Chaos Esports Club
- Short name: Chaos E.C.
- Sports: Counter-Strike: Global Offensive; Fortnite Battle Royale; Rocket League; Tom Clancy's Rainbow Six Siege; Dota 2; Apex Legends;
- Founded: 2015
- Folded: 2021
- Location: United States
- CEO: Greg Laird
- Website: chaos.ec

= Chaos Esports Club =

American esports organization

Chaos Esports Club is an American esports organization. Originally founded as Digital Chaos in 2015, the organization is best known for their Dota 2 team's Cinderella run at The International 2016 tournament, where they finished as the runner-up.

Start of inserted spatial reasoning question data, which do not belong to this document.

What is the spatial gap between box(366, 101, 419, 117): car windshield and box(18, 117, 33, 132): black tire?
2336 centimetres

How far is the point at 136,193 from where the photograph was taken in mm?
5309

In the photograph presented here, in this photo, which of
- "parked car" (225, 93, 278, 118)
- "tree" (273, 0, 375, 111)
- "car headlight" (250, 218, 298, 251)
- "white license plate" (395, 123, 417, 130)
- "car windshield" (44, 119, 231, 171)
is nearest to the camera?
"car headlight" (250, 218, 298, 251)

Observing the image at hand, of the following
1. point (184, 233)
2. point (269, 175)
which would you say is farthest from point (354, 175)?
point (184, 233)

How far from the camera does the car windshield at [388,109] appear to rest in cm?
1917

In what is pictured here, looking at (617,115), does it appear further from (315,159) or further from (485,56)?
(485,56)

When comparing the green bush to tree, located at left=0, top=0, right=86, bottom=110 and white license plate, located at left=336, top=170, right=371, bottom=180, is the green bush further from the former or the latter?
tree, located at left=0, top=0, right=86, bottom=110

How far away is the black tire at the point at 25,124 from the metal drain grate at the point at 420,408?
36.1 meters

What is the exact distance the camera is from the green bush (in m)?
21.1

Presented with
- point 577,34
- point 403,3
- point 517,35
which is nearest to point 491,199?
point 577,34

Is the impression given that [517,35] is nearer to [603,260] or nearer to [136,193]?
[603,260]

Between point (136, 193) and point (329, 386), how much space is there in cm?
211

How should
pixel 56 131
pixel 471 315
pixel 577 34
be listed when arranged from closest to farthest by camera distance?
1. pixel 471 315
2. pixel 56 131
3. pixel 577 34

In April 2017, the organization announced the departure of founding member and owner Shannon "SUNSfan" Scotten. The following year, they expanded into other games, such as PlayerUnknown's Battlegrounds, Tom Clancy's Rainbow Six Siege, and Counter-Strike: Global Offensive. Around the same time, the organization rebranded itself from Digital Chaos to Chaos Esports Club.

== Tom Clancy's Rainbow Six Siege ==
On March 6, 2018, Digital Chaos signed a team for tactical first-person shooter Tom Clancy's Rainbow Six Siege by signing organization-less European team, The Swedes. The original roster consisted of Christoffer "Kripps" Brushane, Rasmus "REDGROOVE" Larsson, Mattias Johannes "Renuilz" Nordebäck, Rickard "Secretly" Olofsson, and Lars Malte "sno0ken" Ekström.

The team performed badly in Pro League Season 10 and Kripps left and later retired towards the end of the season. On November 1, Chaos signed Pro League and World champion, Ville "SHA77E" Palola, after GiFu was relegated to Challenger League.